=== EXERCISE AIM ===
The reply to the records below should contain exactly the lines from the line with "New Zealand, site EFH_HCAME08, 2019-10-29" through the line with "scientific name: Rodentia", and nothing besides.

=== EXTRACTED DATA ===
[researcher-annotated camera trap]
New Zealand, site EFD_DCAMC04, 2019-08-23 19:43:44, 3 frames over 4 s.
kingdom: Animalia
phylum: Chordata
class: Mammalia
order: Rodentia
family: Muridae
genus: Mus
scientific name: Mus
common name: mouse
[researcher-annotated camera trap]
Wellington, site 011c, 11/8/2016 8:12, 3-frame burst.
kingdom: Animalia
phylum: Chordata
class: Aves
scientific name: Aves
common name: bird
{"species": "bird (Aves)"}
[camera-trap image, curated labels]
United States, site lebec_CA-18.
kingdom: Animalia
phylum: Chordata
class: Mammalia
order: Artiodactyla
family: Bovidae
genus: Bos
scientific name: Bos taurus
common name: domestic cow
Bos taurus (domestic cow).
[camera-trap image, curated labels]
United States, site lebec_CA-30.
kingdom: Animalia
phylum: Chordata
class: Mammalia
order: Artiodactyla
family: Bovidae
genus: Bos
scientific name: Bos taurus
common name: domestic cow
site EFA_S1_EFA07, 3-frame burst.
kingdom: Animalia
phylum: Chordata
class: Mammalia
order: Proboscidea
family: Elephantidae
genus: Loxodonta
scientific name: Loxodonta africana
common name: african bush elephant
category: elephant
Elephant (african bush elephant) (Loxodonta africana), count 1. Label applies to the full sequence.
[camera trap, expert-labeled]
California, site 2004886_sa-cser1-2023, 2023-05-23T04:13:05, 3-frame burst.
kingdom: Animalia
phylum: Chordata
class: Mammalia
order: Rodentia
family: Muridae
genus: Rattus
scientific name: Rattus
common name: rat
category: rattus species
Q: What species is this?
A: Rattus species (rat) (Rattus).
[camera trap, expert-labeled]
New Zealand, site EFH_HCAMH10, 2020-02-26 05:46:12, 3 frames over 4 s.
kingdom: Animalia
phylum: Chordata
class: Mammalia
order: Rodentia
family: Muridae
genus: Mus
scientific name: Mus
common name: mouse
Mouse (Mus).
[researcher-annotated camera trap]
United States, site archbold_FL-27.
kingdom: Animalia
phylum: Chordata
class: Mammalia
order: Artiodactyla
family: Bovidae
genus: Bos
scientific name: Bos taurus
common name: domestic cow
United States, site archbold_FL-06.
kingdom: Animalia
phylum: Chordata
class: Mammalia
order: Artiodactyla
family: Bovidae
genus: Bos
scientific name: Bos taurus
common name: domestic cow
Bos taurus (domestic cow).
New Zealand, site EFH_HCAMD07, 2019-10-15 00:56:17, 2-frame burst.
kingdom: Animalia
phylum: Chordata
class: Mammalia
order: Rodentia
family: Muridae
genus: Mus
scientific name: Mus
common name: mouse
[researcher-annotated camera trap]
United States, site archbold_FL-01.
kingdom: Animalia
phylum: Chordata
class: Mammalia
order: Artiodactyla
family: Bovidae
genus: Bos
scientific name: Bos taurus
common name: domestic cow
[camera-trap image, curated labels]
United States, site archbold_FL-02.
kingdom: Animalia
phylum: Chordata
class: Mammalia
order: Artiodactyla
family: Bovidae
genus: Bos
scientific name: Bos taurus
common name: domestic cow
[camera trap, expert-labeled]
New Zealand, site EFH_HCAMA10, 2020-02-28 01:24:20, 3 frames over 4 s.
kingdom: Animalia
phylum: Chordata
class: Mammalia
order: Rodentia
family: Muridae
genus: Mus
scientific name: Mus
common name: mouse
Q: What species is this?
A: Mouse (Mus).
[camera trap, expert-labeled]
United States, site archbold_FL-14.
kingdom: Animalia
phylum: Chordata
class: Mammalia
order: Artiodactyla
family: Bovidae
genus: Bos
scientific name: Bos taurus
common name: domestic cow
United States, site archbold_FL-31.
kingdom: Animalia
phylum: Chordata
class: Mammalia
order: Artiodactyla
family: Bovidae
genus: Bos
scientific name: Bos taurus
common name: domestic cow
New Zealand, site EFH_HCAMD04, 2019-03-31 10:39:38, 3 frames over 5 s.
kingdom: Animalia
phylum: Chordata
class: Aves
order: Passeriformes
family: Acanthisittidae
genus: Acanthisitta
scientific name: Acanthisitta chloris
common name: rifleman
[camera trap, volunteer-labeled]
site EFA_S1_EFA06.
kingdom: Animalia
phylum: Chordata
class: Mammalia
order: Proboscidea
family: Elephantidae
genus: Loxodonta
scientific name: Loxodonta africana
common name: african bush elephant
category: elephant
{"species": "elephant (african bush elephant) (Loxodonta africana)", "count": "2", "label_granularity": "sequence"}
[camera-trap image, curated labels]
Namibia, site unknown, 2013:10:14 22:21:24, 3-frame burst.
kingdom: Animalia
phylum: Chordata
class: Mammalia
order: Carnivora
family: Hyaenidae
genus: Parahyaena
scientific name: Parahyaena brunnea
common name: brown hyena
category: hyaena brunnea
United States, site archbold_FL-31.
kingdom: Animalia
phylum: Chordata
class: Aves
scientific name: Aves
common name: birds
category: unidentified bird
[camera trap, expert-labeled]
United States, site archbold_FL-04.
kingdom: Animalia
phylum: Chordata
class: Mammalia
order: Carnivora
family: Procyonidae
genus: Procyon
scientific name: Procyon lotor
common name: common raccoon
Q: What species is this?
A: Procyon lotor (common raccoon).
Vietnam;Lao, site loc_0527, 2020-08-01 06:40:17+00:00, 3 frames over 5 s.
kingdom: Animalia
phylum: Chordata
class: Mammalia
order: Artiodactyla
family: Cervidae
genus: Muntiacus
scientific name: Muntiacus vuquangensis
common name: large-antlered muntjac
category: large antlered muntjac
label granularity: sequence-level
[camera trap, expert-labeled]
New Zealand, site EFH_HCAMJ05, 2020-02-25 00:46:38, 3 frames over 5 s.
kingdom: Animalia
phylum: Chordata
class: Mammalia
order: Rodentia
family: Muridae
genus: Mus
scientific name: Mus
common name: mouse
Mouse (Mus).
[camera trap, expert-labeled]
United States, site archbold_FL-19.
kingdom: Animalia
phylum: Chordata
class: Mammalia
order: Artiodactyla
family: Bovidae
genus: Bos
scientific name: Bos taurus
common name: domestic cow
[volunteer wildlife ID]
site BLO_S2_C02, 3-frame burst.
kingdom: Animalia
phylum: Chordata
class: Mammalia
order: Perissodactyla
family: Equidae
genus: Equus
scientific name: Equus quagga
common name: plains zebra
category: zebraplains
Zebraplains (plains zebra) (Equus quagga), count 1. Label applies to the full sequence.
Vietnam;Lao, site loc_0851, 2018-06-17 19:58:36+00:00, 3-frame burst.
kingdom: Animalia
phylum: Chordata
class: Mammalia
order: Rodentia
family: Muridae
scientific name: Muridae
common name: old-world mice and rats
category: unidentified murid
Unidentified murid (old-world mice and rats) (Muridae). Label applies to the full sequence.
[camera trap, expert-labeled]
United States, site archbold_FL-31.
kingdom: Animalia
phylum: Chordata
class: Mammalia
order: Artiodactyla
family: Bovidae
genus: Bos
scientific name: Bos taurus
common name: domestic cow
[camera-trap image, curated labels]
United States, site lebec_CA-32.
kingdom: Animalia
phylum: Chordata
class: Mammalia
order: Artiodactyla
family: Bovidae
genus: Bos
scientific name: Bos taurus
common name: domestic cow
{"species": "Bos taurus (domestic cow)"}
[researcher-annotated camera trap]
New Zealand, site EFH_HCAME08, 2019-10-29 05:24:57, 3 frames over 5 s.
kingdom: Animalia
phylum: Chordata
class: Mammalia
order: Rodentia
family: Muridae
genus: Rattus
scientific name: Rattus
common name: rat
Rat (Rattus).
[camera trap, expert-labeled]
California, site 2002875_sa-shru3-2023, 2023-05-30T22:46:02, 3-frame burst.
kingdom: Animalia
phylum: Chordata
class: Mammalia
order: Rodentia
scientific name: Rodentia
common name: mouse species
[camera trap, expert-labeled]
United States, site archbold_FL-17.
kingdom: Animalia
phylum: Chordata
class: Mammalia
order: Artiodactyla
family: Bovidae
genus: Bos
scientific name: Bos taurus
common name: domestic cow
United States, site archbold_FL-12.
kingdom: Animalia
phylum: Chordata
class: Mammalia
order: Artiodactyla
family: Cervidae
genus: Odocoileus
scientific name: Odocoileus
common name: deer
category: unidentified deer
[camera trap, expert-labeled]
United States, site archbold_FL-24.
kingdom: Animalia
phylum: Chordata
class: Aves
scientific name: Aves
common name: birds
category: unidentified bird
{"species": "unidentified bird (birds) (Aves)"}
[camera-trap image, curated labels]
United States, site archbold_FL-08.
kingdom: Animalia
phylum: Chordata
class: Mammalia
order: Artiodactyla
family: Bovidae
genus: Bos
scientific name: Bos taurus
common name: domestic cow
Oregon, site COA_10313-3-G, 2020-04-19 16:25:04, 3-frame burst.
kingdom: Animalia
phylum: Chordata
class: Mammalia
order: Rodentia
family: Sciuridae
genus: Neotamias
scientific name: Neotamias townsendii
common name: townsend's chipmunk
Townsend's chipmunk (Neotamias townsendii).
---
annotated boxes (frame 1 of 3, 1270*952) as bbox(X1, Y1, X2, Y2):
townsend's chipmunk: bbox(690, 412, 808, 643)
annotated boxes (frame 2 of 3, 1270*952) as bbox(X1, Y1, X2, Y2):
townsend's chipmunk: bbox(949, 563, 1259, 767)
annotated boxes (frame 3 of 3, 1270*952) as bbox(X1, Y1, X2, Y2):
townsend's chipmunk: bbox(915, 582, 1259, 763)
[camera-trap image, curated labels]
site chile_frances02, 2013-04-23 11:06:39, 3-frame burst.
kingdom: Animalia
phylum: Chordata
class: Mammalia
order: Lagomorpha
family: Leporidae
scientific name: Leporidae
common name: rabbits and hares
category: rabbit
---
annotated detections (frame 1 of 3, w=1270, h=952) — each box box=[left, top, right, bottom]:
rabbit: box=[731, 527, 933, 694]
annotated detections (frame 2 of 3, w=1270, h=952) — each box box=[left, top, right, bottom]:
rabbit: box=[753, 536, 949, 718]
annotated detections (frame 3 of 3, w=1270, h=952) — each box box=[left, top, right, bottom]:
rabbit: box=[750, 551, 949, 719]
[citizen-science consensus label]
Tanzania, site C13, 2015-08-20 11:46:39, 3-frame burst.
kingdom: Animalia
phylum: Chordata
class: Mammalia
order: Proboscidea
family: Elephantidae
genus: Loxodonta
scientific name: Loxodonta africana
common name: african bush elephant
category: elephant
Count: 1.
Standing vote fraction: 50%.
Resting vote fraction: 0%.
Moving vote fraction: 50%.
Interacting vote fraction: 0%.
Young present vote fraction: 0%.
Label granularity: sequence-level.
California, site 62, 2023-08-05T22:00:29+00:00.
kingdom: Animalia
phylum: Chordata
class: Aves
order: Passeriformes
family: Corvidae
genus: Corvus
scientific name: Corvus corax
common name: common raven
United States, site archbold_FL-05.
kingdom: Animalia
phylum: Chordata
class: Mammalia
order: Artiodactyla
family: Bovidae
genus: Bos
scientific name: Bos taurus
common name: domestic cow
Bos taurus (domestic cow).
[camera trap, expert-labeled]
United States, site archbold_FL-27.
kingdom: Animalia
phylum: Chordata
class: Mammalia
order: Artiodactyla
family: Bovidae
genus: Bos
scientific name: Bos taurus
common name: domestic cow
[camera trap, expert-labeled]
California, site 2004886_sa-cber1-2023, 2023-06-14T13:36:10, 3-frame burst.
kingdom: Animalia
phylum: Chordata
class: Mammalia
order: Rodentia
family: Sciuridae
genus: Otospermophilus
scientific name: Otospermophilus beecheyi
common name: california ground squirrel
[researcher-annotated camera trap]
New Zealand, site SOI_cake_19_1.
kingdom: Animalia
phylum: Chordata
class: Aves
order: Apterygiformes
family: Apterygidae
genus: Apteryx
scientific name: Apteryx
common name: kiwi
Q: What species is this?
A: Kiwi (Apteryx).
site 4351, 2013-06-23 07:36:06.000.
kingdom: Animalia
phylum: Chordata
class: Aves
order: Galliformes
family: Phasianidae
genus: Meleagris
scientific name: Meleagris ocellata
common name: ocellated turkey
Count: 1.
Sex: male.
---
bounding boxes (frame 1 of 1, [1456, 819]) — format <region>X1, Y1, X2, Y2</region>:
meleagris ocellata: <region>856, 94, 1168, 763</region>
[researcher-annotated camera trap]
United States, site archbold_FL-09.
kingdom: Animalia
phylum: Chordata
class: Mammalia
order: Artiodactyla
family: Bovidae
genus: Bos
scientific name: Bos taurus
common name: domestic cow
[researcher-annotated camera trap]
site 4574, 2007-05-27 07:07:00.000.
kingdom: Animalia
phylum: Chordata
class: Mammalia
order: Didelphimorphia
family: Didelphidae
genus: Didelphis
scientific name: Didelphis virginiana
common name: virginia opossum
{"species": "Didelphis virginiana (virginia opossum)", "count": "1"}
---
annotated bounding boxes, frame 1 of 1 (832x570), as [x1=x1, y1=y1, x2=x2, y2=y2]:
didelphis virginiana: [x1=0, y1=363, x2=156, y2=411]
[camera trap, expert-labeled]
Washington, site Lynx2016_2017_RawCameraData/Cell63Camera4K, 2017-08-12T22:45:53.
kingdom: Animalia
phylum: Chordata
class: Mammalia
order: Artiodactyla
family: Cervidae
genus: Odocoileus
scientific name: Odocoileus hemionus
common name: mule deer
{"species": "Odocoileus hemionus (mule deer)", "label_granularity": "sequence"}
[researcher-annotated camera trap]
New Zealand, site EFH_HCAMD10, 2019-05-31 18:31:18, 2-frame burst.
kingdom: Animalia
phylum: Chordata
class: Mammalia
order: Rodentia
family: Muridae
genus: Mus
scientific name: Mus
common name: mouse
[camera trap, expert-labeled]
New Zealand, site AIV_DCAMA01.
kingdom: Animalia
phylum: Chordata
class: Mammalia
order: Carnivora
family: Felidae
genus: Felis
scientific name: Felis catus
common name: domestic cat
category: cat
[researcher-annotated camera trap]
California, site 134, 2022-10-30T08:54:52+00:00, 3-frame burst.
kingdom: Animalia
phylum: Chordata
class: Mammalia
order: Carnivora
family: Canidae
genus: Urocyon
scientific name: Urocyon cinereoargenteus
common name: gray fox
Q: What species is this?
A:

=== RESPONSE TO THE EXERCISE ===
New Zealand, site EFH_HCAME08, 2019-10-29 05:24:57, 3 frames over 5 s.
kingdom: Animalia
phylum: Chordata
class: Mammalia
order: Rodentia
family: Muridae
genus: Rattus
scientific name: Rattus
common name: rat
Rat (Rattus).
[camera trap, expert-labeled]
California, site 2002875_sa-shru3-2023, 2023-05-30T22:46:02, 3-frame burst.
kingdom: Animalia
phylum: Chordata
class: Mammalia
order: Rodentia
scientific name: Rodentia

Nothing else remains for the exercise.